I do not want to have to give any details other than just my correct mobile number, my incorrect mobile number, my  old SIM number and my new SIM number -- can also in an email give them the verbal password Orange callcentre staff ask me for when I spend a million years getting through to them.

I badly need some sort of customer service email! Not to rant or anything, just to explain the very unusual problem properly to someone who might have some sort of chance of understanding what to do ...

<grinds teeth with frustation>


----------



## dervish (Oct 29, 2013)

I'll have a look tomorrow for an address you can try.


----------



## William of Walworth (Oct 29, 2013)

Thanks!


----------



## dervish (Oct 30, 2013)

I think they have removed most of the addresses that used to work, the only one I can find internally is customer.care@ee.co.uk 

Found these through a google

You could try writing to them, 
Orange Correspondence Department
PO Box 10 
Patch Way 
Bristol 
BS32 4BQ

Or you have executive.office@orange.co.uk

Executive office telephone number 01707 315000


Or if you want to go straight to the top... 
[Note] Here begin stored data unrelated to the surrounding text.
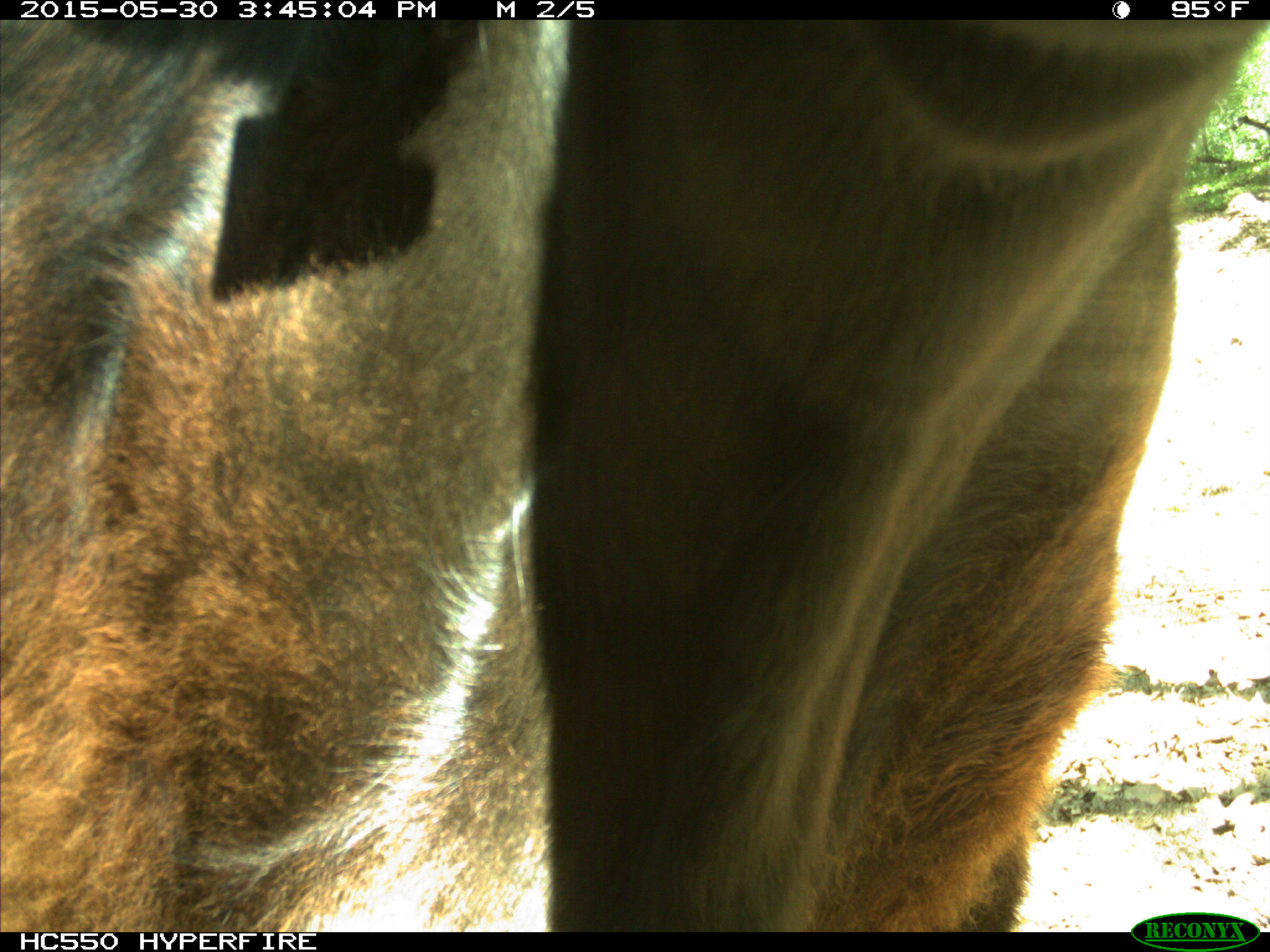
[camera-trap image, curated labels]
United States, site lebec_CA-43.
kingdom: Animalia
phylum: Chordata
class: Mammalia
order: Artiodactyla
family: Bovidae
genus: Bos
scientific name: Bos taurus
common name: domestic cow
Bos taurus (domestic cow).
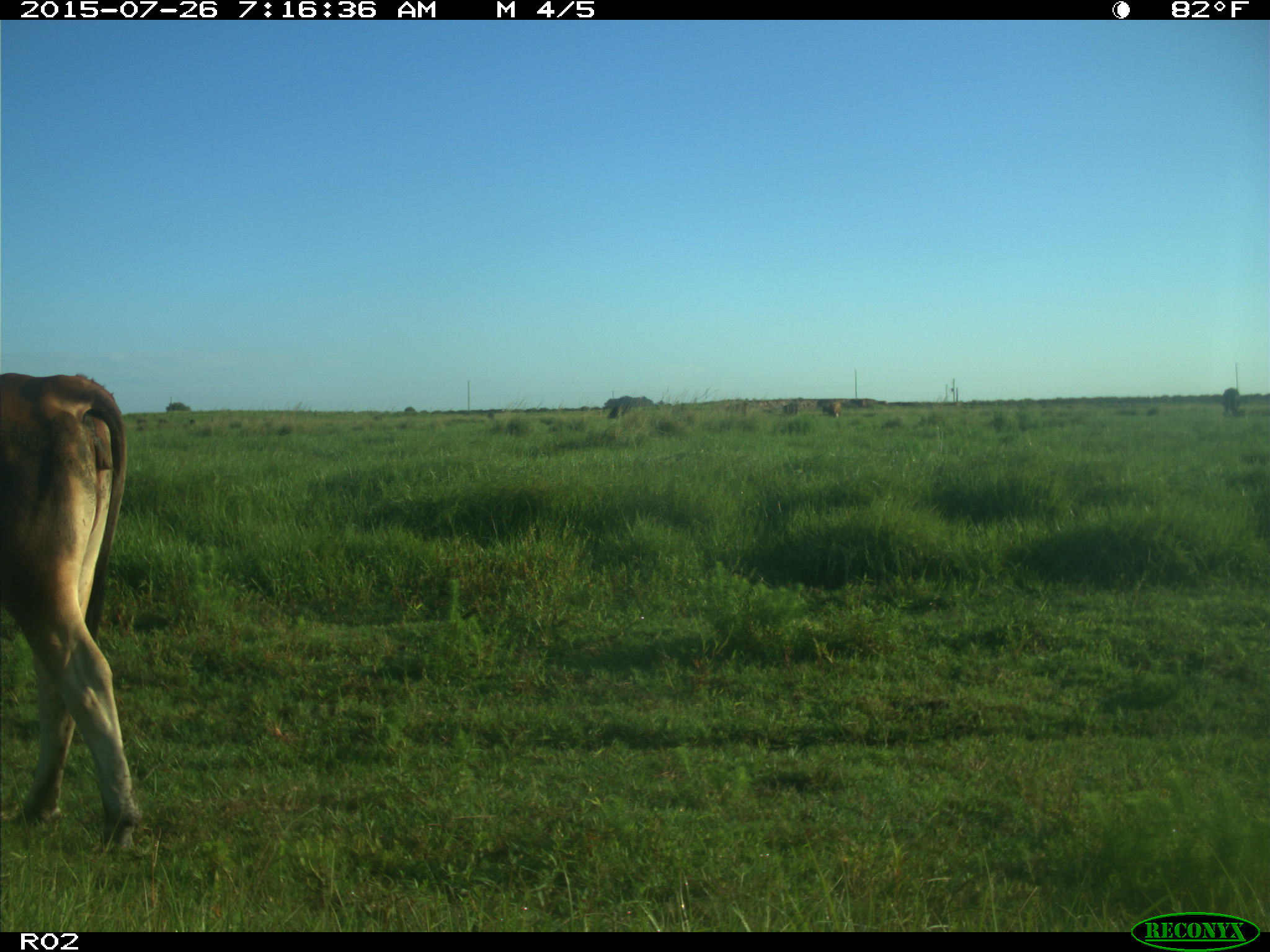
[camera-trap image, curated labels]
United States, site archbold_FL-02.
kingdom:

Olaf Swantee CEO EE email olaf.swantee@ee.co.uk


----------



## William of Walworth (Oct 30, 2013)

Very useful. Thanks a lot for this.

I won't go right to the top , but the other email will get me going -- have had time to think through how to present the case rationally as well.


----------



## stuff_it (Oct 31, 2013)

William of Walworth said:
			
		

> Very useful. Thanks a lot for this.
> 
> I won't go right to the top , but the other email will get me going -- have had time to think through how to present the case rationally as well.



Don't forget to threaten them with offcom!


----------



## Fingers (Oct 31, 2013)

Also tell them you will invoice them for the time spent fucking around with this at £35 per hour. That usually gets them off their lazy arses


----------



## William of Walworth (Nov 8, 2013)

It's got beyond time for threats of that kind now. No replies to my email, even though I sent it twice.

 Also, last time I attempted to get through again on the new SIM card registration number, I couldn't get an answer at all ("no assistants available"). Had a paranoid moment of wondering whether I'd been blocked.

I've been slack myself for various lengths of time, but I need to get this sorted out. The time for more pressure is this weekend!


----------